## TASK DIRECTIONS
In the stretch of the listing from the line that contains "[SDO/AIA 171, 131, 304" through the end, switch "Survey" to "Inspect" and write those lines out again with nothing else changed. Leave the pictures out.

## RECORDS TO USE
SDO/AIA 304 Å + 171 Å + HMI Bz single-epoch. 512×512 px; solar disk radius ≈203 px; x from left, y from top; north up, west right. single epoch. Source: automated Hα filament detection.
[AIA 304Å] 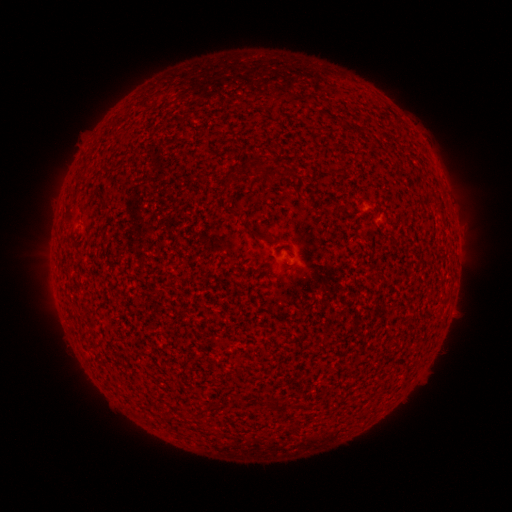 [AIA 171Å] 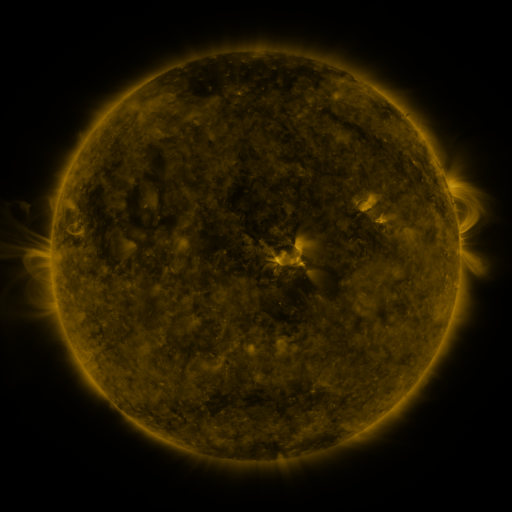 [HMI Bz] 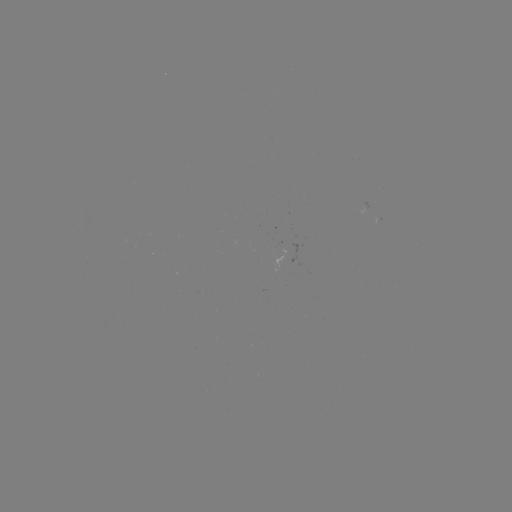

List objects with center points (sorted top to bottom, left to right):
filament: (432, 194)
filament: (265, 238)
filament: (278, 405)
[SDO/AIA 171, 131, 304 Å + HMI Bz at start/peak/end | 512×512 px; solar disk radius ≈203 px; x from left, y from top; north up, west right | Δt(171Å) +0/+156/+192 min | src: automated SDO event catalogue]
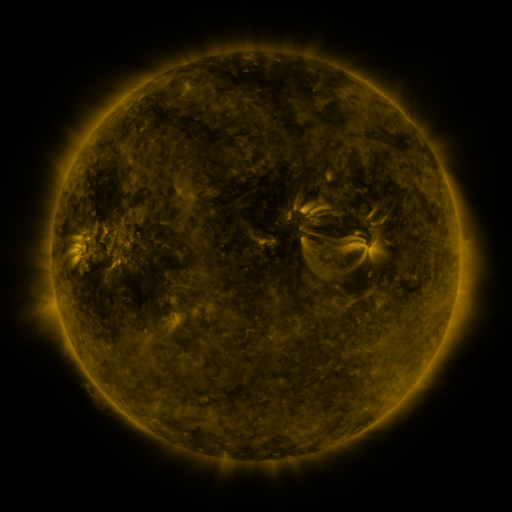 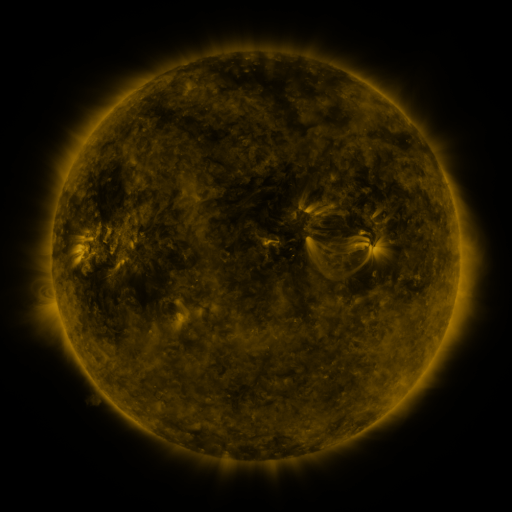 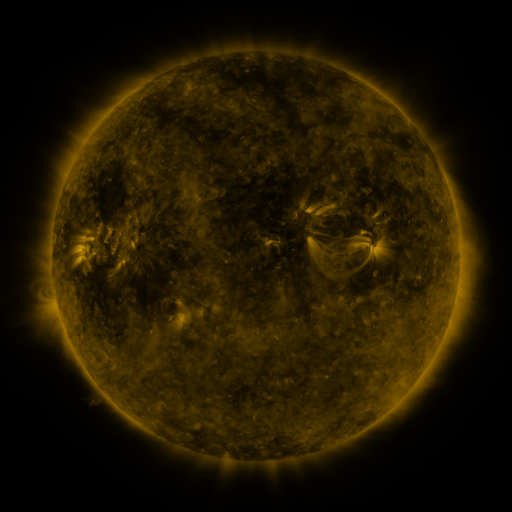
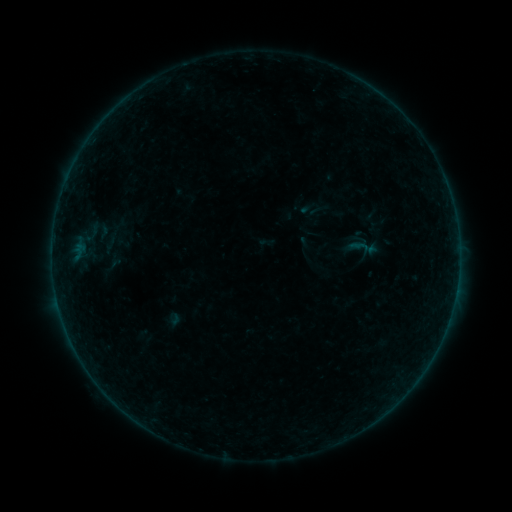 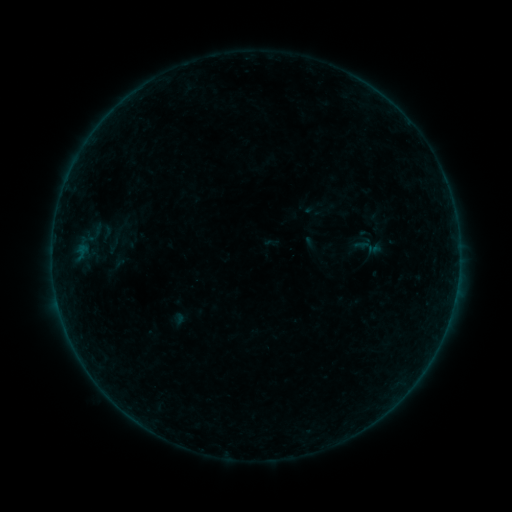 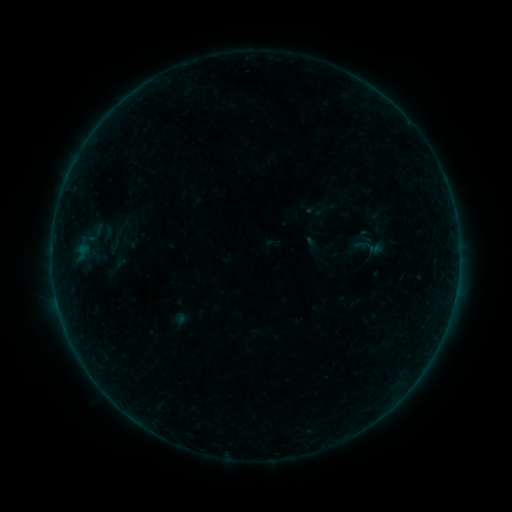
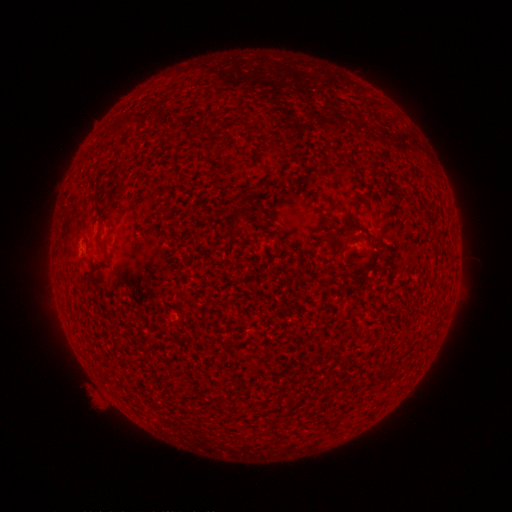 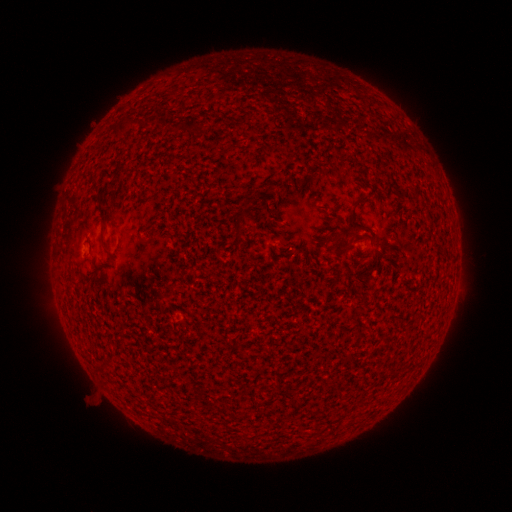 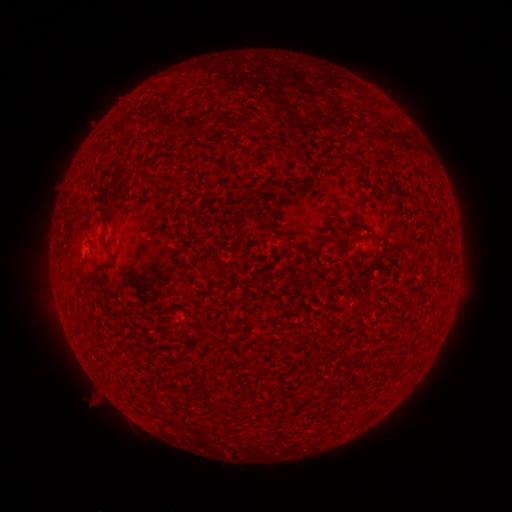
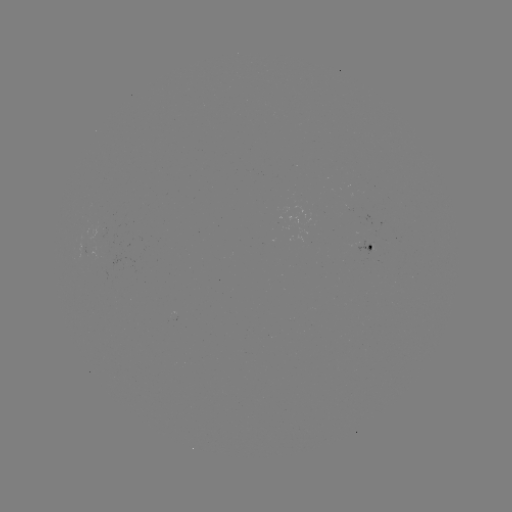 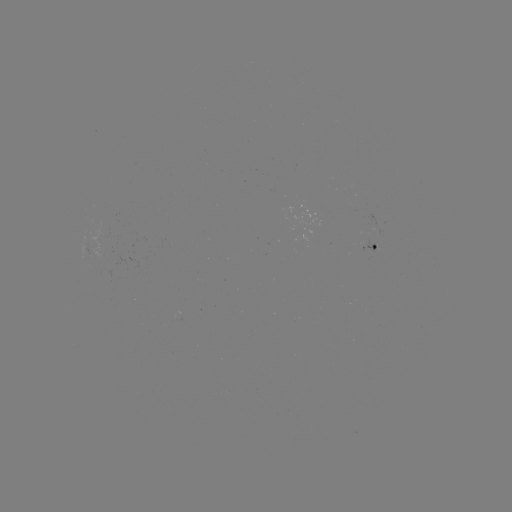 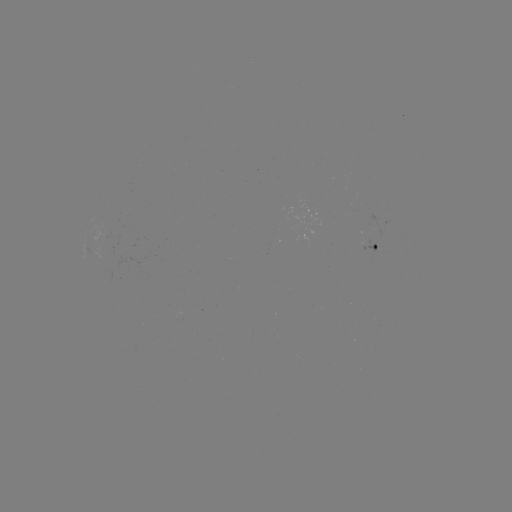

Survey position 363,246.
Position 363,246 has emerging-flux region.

## SOLUTION TO THE PROBLEM
[SDO/AIA 171, 131, 304 Å + HMI Bz at start/peak/end | 512×512 px; solar disk radius ≈203 px; x from left, y from top; north up, west right | Δt(171Å) +0/+156/+192 min | src: automated SDO event catalogue]

Inspect position 363,246.
Position 363,246 has emerging-flux region.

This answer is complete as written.